Posted on 03/22/2022 by wames

Evaluation of a training programme to enable MSK physiotherapists to identify individuals with CFS symptoms post-COVID19, by J Breach, O Ledbetter, L Mould in Physiotherapy Vol 114, Suppl 1, p e178, Feb 1, 2022 [Part of special issue: Virtual Physiotherapy UK 2021 Conference]

 

Abstract:

Purpose

It is reported there are currently 1.1 million people suffering from long COVID symptoms, with 830,000 of these reporting that has an impact on their day to day life. One of the primary symptoms reported is fatigue. As part of our COVID rehabilitation programme, Nuffield Health physiotherapists were involved in triaging participants for suitability for the programme.

As previous research from the ME/CFS population indicates that exercise could be detrimental to individuals with fatigue by inducing post-exertional malaise, it was imperative they felt confident in being able to identify individuals with CFS-type symptoms to assess their suitability for the programme.

The aim of this project is to evaluate the effectiveness of the training programme in improving individual confidence in being able to identify individuals with chronic fatigue symptoms.

Methods

The training was devised following an extensive review of the current literature surrounding fatigue in both LongCovid and ME/CFS and delivered via a blended offering of online modules, webinars, interactive virtual classrooms, and discussion groups.

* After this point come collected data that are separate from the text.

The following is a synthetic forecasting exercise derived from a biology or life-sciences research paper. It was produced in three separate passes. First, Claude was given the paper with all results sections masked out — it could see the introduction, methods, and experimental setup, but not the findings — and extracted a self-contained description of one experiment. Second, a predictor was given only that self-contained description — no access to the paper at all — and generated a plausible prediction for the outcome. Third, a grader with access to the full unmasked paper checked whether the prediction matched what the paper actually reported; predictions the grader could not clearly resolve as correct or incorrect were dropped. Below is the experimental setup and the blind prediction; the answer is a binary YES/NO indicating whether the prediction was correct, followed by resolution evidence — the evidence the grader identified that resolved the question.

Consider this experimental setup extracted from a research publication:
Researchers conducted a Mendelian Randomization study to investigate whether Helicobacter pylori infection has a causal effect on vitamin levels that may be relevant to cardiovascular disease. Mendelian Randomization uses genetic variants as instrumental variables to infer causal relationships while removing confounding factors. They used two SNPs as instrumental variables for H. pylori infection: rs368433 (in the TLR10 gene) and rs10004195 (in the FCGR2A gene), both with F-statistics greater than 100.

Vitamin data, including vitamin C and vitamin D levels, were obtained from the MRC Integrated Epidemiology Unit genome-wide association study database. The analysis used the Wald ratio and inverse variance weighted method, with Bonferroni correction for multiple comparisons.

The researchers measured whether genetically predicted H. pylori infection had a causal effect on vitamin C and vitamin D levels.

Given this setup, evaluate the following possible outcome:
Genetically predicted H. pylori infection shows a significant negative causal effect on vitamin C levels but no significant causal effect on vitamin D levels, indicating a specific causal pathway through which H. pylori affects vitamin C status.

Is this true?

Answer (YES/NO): NO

It included being able to recognise signs of post viral fatigue, especially PEM as well as other symptoms such as cognitive issues, sleep disturbance and reduced functional capacity as detailed in the NICE draft guidelines for ME/CFS 2021.

The importance of this was emphasised by discussing evidence surrounding exercise and chronic fatigue and potential for harm if not managed appropriately by considering the symptom response to activity.

An Introduction to energy envelope theory for pacing was also presented. The effectiveness of the training was evaluated by an anonymised survey. Physiotherapists were asked to rate their levels of confidence before and after the training in regard to assessing participants for inclusion in the programme based on their fatigue symptoms, plus to provide comments on the training content.

Results

  • Average confidence 8/10
  • Improvement of 56% after training

Feedback

Positive: I felt confident to exclude all with CFS…

I think it is a case of getting on with it putting it into practice

Negative: I feel that as msk physios this is beyond the scope of what we should be doing…

As MSK physios we are not experts in many of the fields listed. i.e., CFS

Conclusion(s)

The training did result in good improvement in confidence in screening for CFS symptoms. However, the feedback did include some individuals feeling this is beyond their current scope of practice as msk physios, highlighting a need for ongoing support. This is understandable due to the evolving picture of Long Covid symptoms being different to the usual caseload of msk physiotherapists. However, to meet the growing need of rehabilitation for those suffering with Long Covid, it is imperative to support therapists in expanding their scope of practice to contribute to the recovery from the pandemic.

Impact

The findings will influence the ongoing support given to MSK physiotherapists to upskill in the area of chronic fatigue assessment and management to meet the demand Long Covid will be placing on rehabilitation. This is imperative to support individual therapists to expand their scope of practice beyond the usual MSK caseload.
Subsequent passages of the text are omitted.